# What´s it like to live in xxxxx? Find out here ...



## Alcalaina (Aug 6, 2010)

There is a great programme on Spanish TV about expats from all over the world living in Spain, called Destino España. It features a different city or region every week.

I´ve just discovered that all the programmes are archived online! So if you want to know more about what a place is like for a foreigner to live in, check it out:

Programas Destino: España - Web oficial - RTVE.es


----------



## Caz.I (Mar 21, 2009)

Alcalaina said:


> There is a great programme on Spanish TV about expats from all over the world living in Spain, called Destino España. It features a different city or region every week.
> 
> I´ve just discovered that all the programmes are archived online! So if you want to know more about what a place is like for a foreigner to live in, check it out:
> 
> Programas Destino: España - Web oficial - RTVE.es


Yes, it is a great programme. The other one, which is a similar idea, is Espanoles en el mundo, which can be found on the same link. If you're interested in moving to a different country, or even just curious about certain places, you can get a little bit more insight into what the culture is like.


----------



## jimenato (Nov 21, 2009)

Alcalaina said:


> There is a great programme on Spanish TV about expats from all over the world living in Spain, called Destino España. It features a different city or region every week.
> 
> I´ve just discovered that all the programmes are archived online!

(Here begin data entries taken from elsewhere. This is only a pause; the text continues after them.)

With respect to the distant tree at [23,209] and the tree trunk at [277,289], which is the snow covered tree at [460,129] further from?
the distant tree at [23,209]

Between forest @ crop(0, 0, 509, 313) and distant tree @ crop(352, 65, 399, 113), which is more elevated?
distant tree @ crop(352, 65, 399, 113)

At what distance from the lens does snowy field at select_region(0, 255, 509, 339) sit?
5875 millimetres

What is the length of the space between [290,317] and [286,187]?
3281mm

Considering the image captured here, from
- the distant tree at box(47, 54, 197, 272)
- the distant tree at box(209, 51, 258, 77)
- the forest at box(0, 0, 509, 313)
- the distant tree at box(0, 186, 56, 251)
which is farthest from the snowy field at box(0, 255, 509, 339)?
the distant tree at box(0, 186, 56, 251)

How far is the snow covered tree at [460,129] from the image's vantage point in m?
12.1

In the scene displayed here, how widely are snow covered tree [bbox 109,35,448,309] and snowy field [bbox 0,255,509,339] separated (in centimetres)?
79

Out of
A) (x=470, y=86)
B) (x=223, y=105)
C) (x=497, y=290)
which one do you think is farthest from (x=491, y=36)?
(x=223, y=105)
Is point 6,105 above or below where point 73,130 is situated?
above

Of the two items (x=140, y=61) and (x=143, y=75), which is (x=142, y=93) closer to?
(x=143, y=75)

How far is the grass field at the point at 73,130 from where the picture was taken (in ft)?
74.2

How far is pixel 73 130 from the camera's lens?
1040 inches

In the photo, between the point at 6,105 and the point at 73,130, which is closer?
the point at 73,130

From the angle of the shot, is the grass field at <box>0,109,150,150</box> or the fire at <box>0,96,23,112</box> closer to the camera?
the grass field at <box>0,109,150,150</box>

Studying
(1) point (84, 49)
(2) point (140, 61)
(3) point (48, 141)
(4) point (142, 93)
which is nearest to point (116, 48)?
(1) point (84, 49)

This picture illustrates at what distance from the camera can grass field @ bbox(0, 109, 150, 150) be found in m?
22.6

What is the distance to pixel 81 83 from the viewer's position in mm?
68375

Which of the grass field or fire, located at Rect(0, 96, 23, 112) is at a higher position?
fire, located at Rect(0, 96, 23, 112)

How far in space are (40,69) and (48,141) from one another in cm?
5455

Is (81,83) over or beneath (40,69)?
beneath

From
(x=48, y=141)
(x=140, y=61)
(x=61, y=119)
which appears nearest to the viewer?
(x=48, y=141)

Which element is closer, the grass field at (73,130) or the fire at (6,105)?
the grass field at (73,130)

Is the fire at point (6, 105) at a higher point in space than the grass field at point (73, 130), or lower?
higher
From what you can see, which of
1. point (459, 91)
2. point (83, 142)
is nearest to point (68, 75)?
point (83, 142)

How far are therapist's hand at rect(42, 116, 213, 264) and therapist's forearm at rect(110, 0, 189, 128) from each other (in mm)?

So if you want to know more about what a place is like for a foreigner to live in, check it out:
> 
> Programas Destino: España - Web oficial - RTVE.es


I can see a neighbour on there but when I press 'Ver Video' nothing happens:noidea:


----------



## macdonner (Oct 24, 2010)

Thanks for these, was great to get an insight into Murcia - didn't understand all of what was said but picked up a little which is encouraging lol!


----------



## Penni (Jun 3, 2011)

Hi, I've been lurking on the forum for a few months now as my husband and I are trying to figure out the perfect destination for our future adventures. Thank you all for sharing your thoughts and experiences with us expat wannabees! 
The above-mentioned 'Destino España' would seem like a perfect source of information for us, but our Spanish skills are still at the very basics. Would any of you happen to know if the programme is available with English subtitles somewhere in the internet?
Thanks a lot in advance!
--Penni


----------



## Alcalaina (Aug 6, 2010)

Penni said:


> Hi, I've been lurking on the forum for a few months now as my husband and I are trying to figure out the perfect destination for our future adventures. Thank you all for sharing your thoughts and experiences with us expat wannabees!
> The above-mentioned 'Destino España' would seem like a perfect source of information for us, but our Spanish skills are still at the very basics. Would any of you happen to know if the programme is available with English subtitles somewhere in the internet?
> Thanks a lot in advance!
> --Penni


No English subtitles I'm afraid - it isn't shown outside Spain, as far as I know.


----------



## thrax (Nov 13, 2008)

This should be in sticky pile imo


----------



## Pesky Wesky (May 10, 2009)

thrax said:


> This should be in sticky pile imo


How about opening a thread on recommended videos of places in Spain?


----------